§ **Extrait du texte**:
Ceci est une version d'archive [2015] // this is an archival version [2015]

Christina Battle

(Alberta, Canada/États-Unis)

Christina Battle

LES PERSONNES SUR CETTE PHOTO SONT SUR
LES RESTES DE CE QUI ÉTAIT UNE JOLIE DEMEURE

Centre des arts actuels Skol
10 septembre au 10 octobre 2015

Les forces de la nature peuvent paraître apprivoisées grâce aux méthodes de prévision modernes (géologiques, météorologiques, etc.), qui ont éclipsé les légendes ancestrales : le marteau de Thor provoquant un violent séisme ou Poséidon agitant les vagues pour créer un tsunami. Les catastrophes ne sont plus perçues comme un châtiment divin ou comme une prémonition de la fin du monde mais, lorsqu’elles frappent contre toute attente, elles frappent aussi l’orgueil humain. Jean-Luc Nancy prétend que, depuis Fukushima, il n’y a plus de catastrophes naturelles, mais bien une catastrophe civilisationnelle à l’œuvre.

§ **Données présentées**:

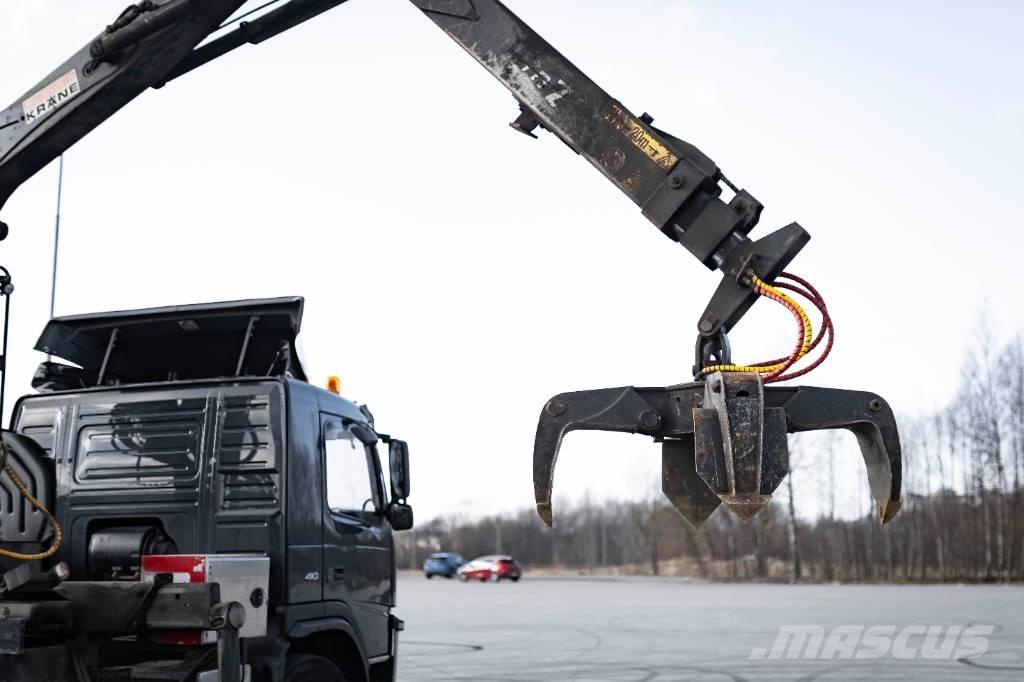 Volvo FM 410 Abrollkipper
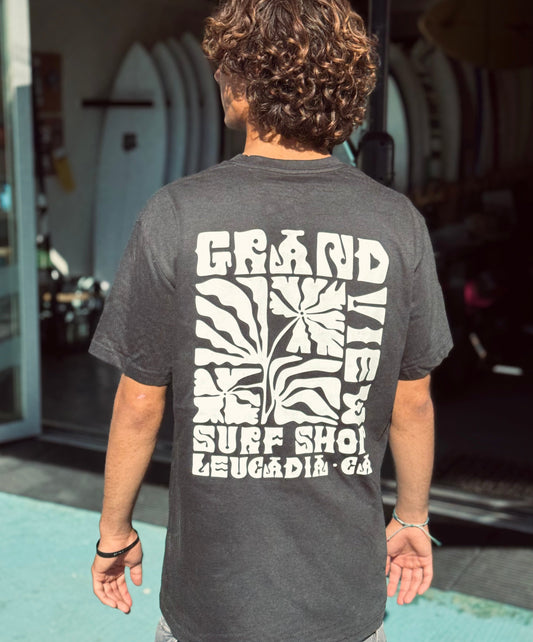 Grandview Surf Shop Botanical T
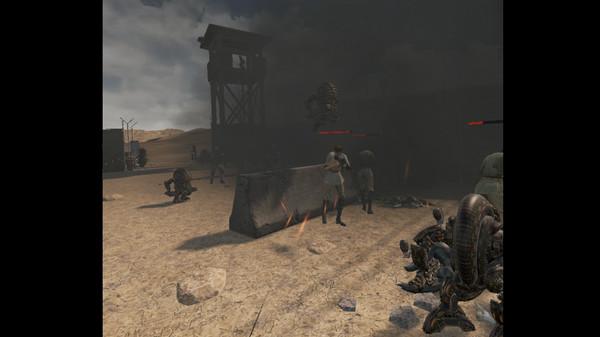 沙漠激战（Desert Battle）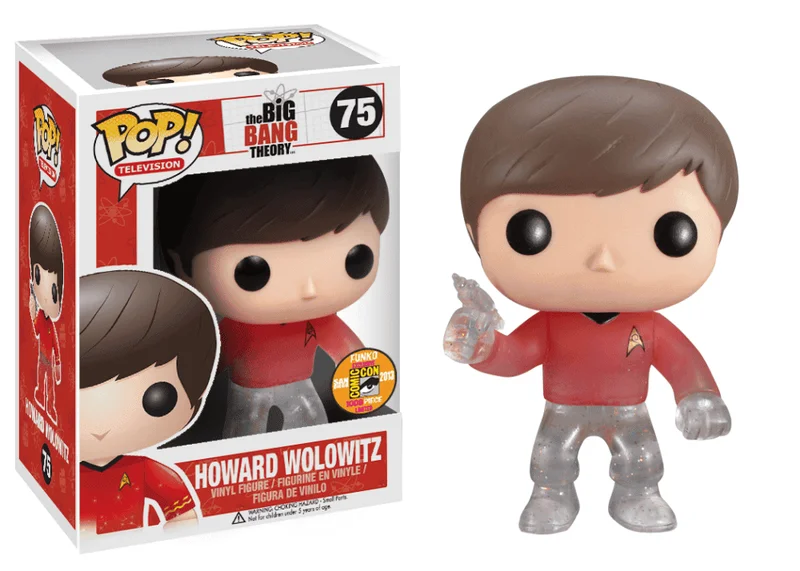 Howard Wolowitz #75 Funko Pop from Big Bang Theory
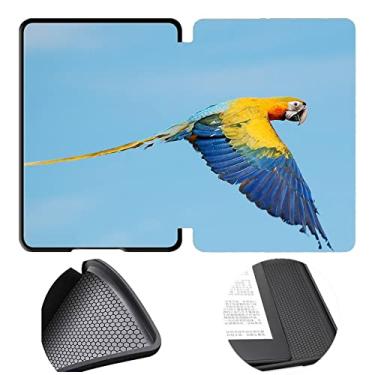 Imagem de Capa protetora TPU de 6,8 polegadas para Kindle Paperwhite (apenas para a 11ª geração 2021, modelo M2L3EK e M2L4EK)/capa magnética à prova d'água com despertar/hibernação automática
---
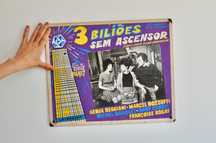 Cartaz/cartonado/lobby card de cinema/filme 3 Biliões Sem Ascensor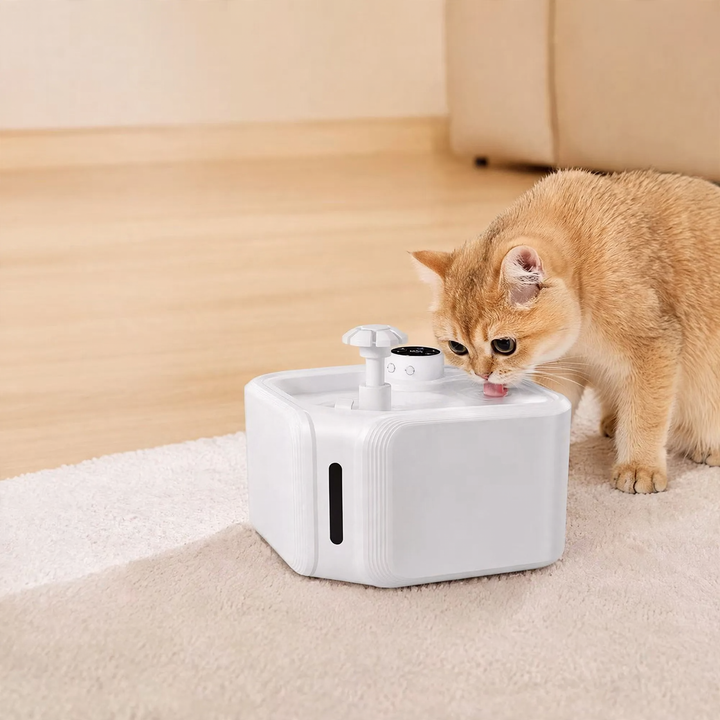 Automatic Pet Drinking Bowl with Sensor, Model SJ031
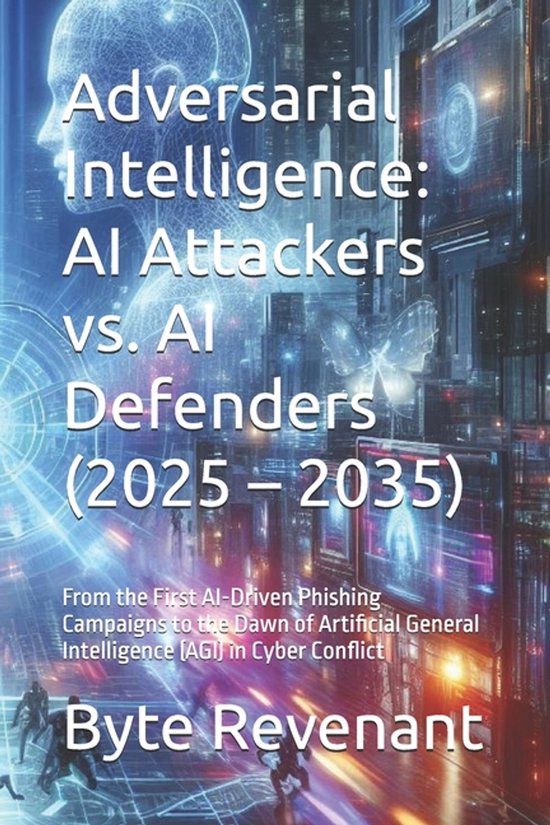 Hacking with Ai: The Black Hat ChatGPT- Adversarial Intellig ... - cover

§ **Exercices à faire**:
**1.** Résume en deux phrases l'extrait du texte sur l'exposition de Christina Battle.
**2.** Relève toutes les personnes et toutes les divinités nommées dans l'extrait du texte.

§ **Corrigés**:
**1.** L'exposition de Christina Battle « Les personnes sur cette photo sont sur les restes de ce qui était une jolie demeure » est présentée au Centre des arts actuels Skol du 10 septembre au 10 octobre 2015. Le texte explique que les méthodes de prévision modernes ont remplacé les légendes anciennes sur les forces de la nature et que les catastrophes ne sont plus vues comme un châtiment divin mais frappent l'orgueil humain quand elles arrivent sans prévenir, et il rapporte l'idée de Jean-Luc Nancy selon laquelle il n'y a plus de catastrophes naturelles depuis Fukushima, mais une catastrophe civilisationnelle.

**2.** Christina Battle, Thor, Poséidon, Jean-Luc Nancy